SUPPLIED ENTRIES

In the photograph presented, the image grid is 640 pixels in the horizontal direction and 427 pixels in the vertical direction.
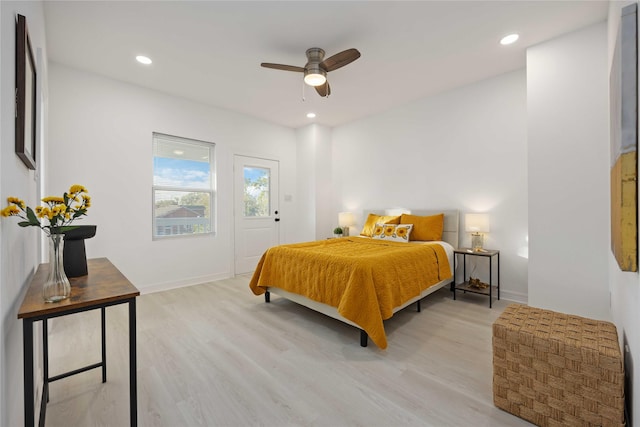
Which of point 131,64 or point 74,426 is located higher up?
point 131,64

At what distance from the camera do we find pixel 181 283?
4137mm

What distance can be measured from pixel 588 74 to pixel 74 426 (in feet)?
14.9

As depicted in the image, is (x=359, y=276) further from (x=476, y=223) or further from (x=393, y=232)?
(x=476, y=223)

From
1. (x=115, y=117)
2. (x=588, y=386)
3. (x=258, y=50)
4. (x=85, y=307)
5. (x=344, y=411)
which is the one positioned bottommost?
(x=344, y=411)

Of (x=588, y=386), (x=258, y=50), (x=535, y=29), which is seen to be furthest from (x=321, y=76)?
(x=588, y=386)

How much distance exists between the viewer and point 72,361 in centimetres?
215

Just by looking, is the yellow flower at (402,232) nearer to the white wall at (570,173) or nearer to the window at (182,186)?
the white wall at (570,173)

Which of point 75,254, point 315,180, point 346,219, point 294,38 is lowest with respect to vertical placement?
point 75,254

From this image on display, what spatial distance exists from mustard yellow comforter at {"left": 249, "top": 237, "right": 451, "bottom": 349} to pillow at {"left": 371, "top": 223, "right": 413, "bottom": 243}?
46 cm

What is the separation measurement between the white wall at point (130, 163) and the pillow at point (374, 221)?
2239mm

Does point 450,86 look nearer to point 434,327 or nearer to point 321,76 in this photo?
point 321,76

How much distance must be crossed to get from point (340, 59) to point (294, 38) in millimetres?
518

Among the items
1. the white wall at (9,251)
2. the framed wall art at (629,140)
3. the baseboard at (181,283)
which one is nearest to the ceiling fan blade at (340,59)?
the framed wall art at (629,140)

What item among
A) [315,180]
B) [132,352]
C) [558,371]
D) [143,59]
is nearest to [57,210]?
[132,352]
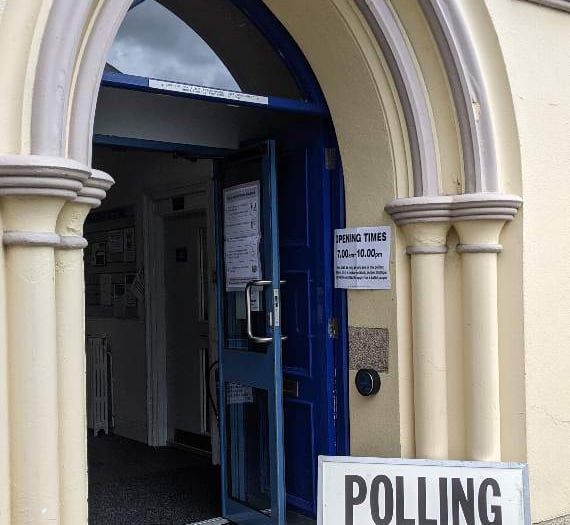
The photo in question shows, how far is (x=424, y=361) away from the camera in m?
3.91

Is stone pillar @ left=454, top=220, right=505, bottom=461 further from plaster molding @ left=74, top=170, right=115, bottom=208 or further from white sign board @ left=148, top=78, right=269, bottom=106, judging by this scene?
plaster molding @ left=74, top=170, right=115, bottom=208

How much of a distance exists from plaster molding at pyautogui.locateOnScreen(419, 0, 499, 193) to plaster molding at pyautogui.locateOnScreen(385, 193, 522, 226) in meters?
0.09

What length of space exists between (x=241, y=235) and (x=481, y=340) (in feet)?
5.07

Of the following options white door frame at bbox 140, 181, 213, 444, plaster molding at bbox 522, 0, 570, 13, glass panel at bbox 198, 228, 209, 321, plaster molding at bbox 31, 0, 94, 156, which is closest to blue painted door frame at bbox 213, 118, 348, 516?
plaster molding at bbox 522, 0, 570, 13

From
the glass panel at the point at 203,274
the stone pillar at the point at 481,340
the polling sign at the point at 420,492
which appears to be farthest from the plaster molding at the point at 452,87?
the glass panel at the point at 203,274

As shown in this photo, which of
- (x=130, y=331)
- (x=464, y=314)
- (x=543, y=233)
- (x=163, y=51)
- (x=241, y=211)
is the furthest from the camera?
(x=130, y=331)

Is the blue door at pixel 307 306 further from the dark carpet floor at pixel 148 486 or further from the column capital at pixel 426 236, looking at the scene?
the dark carpet floor at pixel 148 486

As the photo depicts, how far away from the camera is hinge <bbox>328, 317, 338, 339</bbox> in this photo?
4.33m

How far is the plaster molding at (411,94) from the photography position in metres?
3.85

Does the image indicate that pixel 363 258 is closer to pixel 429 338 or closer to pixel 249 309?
pixel 429 338

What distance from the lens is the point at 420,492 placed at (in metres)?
3.28

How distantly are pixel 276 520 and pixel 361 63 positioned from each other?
8.31ft

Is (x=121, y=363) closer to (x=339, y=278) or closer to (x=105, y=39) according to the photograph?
(x=339, y=278)

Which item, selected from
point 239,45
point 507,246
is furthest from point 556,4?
point 239,45
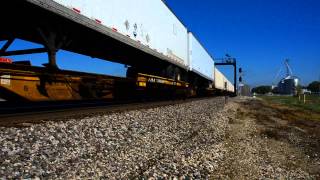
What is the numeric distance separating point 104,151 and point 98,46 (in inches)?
379

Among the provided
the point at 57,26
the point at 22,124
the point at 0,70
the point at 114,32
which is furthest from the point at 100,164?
the point at 114,32

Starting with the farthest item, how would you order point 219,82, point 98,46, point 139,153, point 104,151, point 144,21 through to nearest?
point 219,82, point 144,21, point 98,46, point 139,153, point 104,151

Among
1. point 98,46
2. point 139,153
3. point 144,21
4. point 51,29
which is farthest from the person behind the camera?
point 144,21

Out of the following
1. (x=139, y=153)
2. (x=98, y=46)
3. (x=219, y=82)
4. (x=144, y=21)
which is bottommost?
A: (x=139, y=153)

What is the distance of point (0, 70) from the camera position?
369 inches

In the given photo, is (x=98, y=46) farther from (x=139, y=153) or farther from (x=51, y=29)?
(x=139, y=153)

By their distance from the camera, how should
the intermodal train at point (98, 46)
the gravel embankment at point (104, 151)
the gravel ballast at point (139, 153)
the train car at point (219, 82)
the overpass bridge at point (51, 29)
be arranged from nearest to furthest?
the gravel embankment at point (104, 151), the gravel ballast at point (139, 153), the overpass bridge at point (51, 29), the intermodal train at point (98, 46), the train car at point (219, 82)

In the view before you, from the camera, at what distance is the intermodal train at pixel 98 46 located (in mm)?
10289

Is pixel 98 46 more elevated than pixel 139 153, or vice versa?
pixel 98 46

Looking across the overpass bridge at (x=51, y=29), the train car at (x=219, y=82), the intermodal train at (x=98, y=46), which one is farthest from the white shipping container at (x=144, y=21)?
the train car at (x=219, y=82)

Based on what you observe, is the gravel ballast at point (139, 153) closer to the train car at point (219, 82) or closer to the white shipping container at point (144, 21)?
the white shipping container at point (144, 21)

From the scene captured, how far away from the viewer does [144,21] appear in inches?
698

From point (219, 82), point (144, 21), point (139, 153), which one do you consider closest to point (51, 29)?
point (139, 153)

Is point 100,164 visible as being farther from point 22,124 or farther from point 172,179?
point 22,124
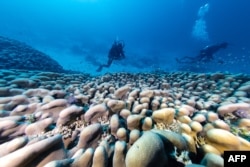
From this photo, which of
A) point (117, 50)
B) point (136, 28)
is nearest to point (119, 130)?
point (117, 50)

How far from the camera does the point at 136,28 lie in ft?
272

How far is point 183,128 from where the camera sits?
1.92m

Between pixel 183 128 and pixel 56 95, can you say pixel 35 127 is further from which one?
pixel 183 128

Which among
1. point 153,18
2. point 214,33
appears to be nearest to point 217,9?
point 214,33

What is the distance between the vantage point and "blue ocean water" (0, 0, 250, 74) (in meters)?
33.4

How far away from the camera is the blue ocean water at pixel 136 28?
3341 cm
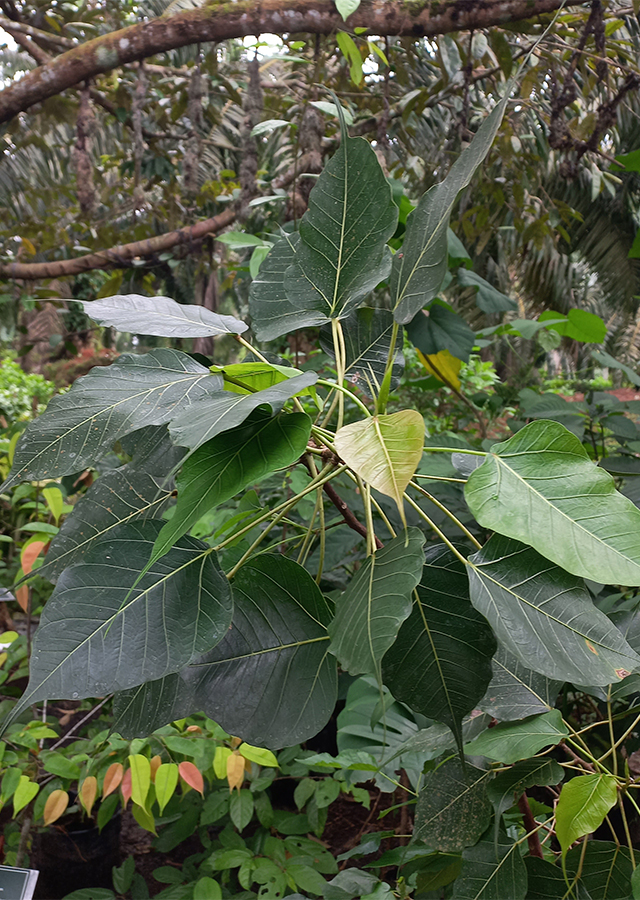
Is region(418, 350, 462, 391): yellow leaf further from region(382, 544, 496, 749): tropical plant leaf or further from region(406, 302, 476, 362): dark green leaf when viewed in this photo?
region(382, 544, 496, 749): tropical plant leaf

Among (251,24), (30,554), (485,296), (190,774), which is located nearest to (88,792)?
(190,774)

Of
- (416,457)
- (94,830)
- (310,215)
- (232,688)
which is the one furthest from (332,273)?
(94,830)

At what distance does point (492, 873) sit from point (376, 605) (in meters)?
0.31

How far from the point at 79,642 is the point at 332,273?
33 cm

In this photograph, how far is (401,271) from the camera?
42cm

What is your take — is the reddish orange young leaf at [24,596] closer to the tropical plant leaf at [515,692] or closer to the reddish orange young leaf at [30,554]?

WHAT THIS TASK INVOLVES
Rewrite all of the data above with "ceiling fan blade" switched to "ceiling fan paddle" and every other word unchanged. Leave out the pictures.

ANSWER TO THIS PROBLEM
In the photograph presented, the image grid is 640 pixels in the horizontal direction and 427 pixels in the vertical direction.
Which of point 131,64 or point 74,426 is located higher up?
point 131,64

At what distance from the camera do we find pixel 181 283?
4137mm

What distance can be measured from pixel 588 74 to pixel 74 426 (in feet)?
14.9

As depicted in the image, is (x=359, y=276) further from (x=476, y=223) or further from (x=393, y=232)?
(x=476, y=223)

From
1. (x=115, y=117)
2. (x=588, y=386)
3. (x=258, y=50)
4. (x=85, y=307)
5. (x=344, y=411)
which is the one positioned bottommost?
(x=344, y=411)

Of (x=588, y=386), (x=258, y=50), (x=535, y=29), which is seen to be furthest from (x=321, y=76)?
(x=588, y=386)

How much distance exists between the viewer and point 72,361 in centimetres?
215

Just by looking, is the yellow flower at (402,232) nearer to the white wall at (570,173) or nearer to the window at (182,186)?
the white wall at (570,173)

Which of point 75,254, point 315,180, point 346,219, point 294,38 is lowest with respect to vertical placement?
point 75,254

From this image on display, what spatial distance exists from mustard yellow comforter at {"left": 249, "top": 237, "right": 451, "bottom": 349} to pillow at {"left": 371, "top": 223, "right": 413, "bottom": 243}?
46 cm

What is the separation measurement between the white wall at point (130, 163) and the pillow at point (374, 221)?
2239mm

Does point 450,86 look nearer to point 434,327 or nearer to point 321,76 in this photo?
point 321,76

How much distance must be crossed to get from point (340, 59) to point (294, 38) in millimetres?
518

Among the items
1. the white wall at (9,251)
2. the framed wall art at (629,140)
3. the baseboard at (181,283)
which one is nearest to the ceiling fan paddle at (340,59)?
the framed wall art at (629,140)

What item among
A) [315,180]
B) [132,352]
C) [558,371]
D) [143,59]
is nearest to [57,210]?
[132,352]
The photo in question shows, how far is (x=424, y=361) away from the camera in m?
3.91

Is stone pillar @ left=454, top=220, right=505, bottom=461 further from plaster molding @ left=74, top=170, right=115, bottom=208 or further from white sign board @ left=148, top=78, right=269, bottom=106, judging by this scene?
plaster molding @ left=74, top=170, right=115, bottom=208

How much of a distance exists from plaster molding at pyautogui.locateOnScreen(419, 0, 499, 193) to plaster molding at pyautogui.locateOnScreen(385, 193, 522, 226) in meters?
0.09

What length of space exists between (x=241, y=235) and (x=481, y=340) (in feet)?
5.07

Of the following options white door frame at bbox 140, 181, 213, 444, plaster molding at bbox 522, 0, 570, 13, glass panel at bbox 198, 228, 209, 321, plaster molding at bbox 31, 0, 94, 156, which is closest to blue painted door frame at bbox 213, 118, 348, 516?
plaster molding at bbox 522, 0, 570, 13

From
the glass panel at the point at 203,274
the stone pillar at the point at 481,340
the polling sign at the point at 420,492
which appears to be farthest from the plaster molding at the point at 452,87?
the glass panel at the point at 203,274

As shown in this photo, which of
- (x=130, y=331)
- (x=464, y=314)
- (x=543, y=233)
- (x=163, y=51)
- (x=241, y=211)
is the furthest from the camera?
(x=130, y=331)

Is the blue door at pixel 307 306 further from the dark carpet floor at pixel 148 486 or further from the column capital at pixel 426 236, looking at the scene?
the dark carpet floor at pixel 148 486

As the photo depicts, how far away from the camera is hinge <bbox>328, 317, 338, 339</bbox> in this photo?
4.33m

How far is the plaster molding at (411,94) from the photography position in metres?
3.85

Does the image indicate that pixel 363 258 is closer to pixel 429 338 or closer to pixel 249 309?
pixel 429 338

What distance from the lens is the point at 420,492 placed at (in metres)?
3.28

How distantly are pixel 276 520 and pixel 361 63 positioned from each other?
8.31ft

Is (x=121, y=363) closer to (x=339, y=278) or closer to (x=105, y=39) according to the photograph?
(x=339, y=278)

Which item, selected from
point 239,45
point 507,246
is furthest from point 556,4?
point 239,45
What is the numeric distance separating point 104,151 and point 98,46 (in inches)?
379

Among the provided
the point at 57,26
the point at 22,124
the point at 0,70
the point at 114,32
which is furthest from the point at 100,164?
the point at 114,32

Starting with the farthest item, how would you order point 219,82, point 98,46, point 139,153, point 104,151, point 144,21 through to nearest?
point 219,82, point 144,21, point 98,46, point 139,153, point 104,151

Among
1. point 98,46
2. point 139,153
3. point 144,21
4. point 51,29
which is farthest from the person behind the camera?
point 144,21

Out of the following
1. (x=139, y=153)
2. (x=98, y=46)
3. (x=219, y=82)
4. (x=144, y=21)
which is bottommost?
A: (x=139, y=153)

What is the distance of point (0, 70) from the camera position?
369 inches

In the given photo, is (x=98, y=46) farther from (x=139, y=153) or farther from (x=51, y=29)?
(x=139, y=153)

By their distance from the camera, how should
the intermodal train at point (98, 46)
the gravel embankment at point (104, 151)
the gravel ballast at point (139, 153)
the train car at point (219, 82)
the overpass bridge at point (51, 29)
be arranged from nearest to furthest?
the gravel embankment at point (104, 151), the gravel ballast at point (139, 153), the overpass bridge at point (51, 29), the intermodal train at point (98, 46), the train car at point (219, 82)

In the view before you, from the camera, at what distance is the intermodal train at pixel 98 46 located (in mm)?
10289

Is pixel 98 46 more elevated than pixel 139 153, or vice versa?
pixel 98 46

Looking across the overpass bridge at (x=51, y=29), the train car at (x=219, y=82), the intermodal train at (x=98, y=46), which one is farthest from the white shipping container at (x=144, y=21)?
the train car at (x=219, y=82)

Based on what you observe, is the gravel ballast at point (139, 153) closer to the train car at point (219, 82) or closer to the white shipping container at point (144, 21)?
the white shipping container at point (144, 21)

From the scene captured, how far away from the viewer does [144,21] appear in inches?
698

From point (219, 82), point (144, 21), point (139, 153), which one do you consider closest to point (51, 29)?
point (139, 153)

Is point 100,164 visible as being farther from point 22,124 or farther from point 172,179?
point 22,124
From this photo, which of
A) point (117, 50)
B) point (136, 28)
is nearest to point (119, 130)?
point (117, 50)

How far from the camera does the point at 136,28 lie in ft?
272

How far is point 183,128 from where the camera sits?
1.92m

Between pixel 183 128 and pixel 56 95, can you say pixel 35 127 is further from which one?
pixel 183 128

Which among
1. point 153,18
2. point 214,33
appears to be nearest to point 217,9?
point 214,33

What is the distance between the vantage point and "blue ocean water" (0, 0, 250, 74) (in meters)?
33.4

How far away from the camera is the blue ocean water at pixel 136 28?
3341 cm
Is region(418, 350, 462, 391): yellow leaf further from region(382, 544, 496, 749): tropical plant leaf or further from region(406, 302, 476, 362): dark green leaf when viewed in this photo?
region(382, 544, 496, 749): tropical plant leaf

Among (251,24), (30,554), (485,296), (190,774), which is located nearest to (88,792)?
(190,774)

Of
- (416,457)
- (94,830)
- (310,215)
- (232,688)
which is the one furthest from (332,273)?
(94,830)

At what distance does point (492, 873) sit from point (376, 605) (in meters)?
0.31

How far from the point at 79,642 is the point at 332,273?
33 cm

In this photograph, how far is (401,271) from the camera?
42cm

What is your take — is the reddish orange young leaf at [24,596] closer to the tropical plant leaf at [515,692] or closer to the reddish orange young leaf at [30,554]?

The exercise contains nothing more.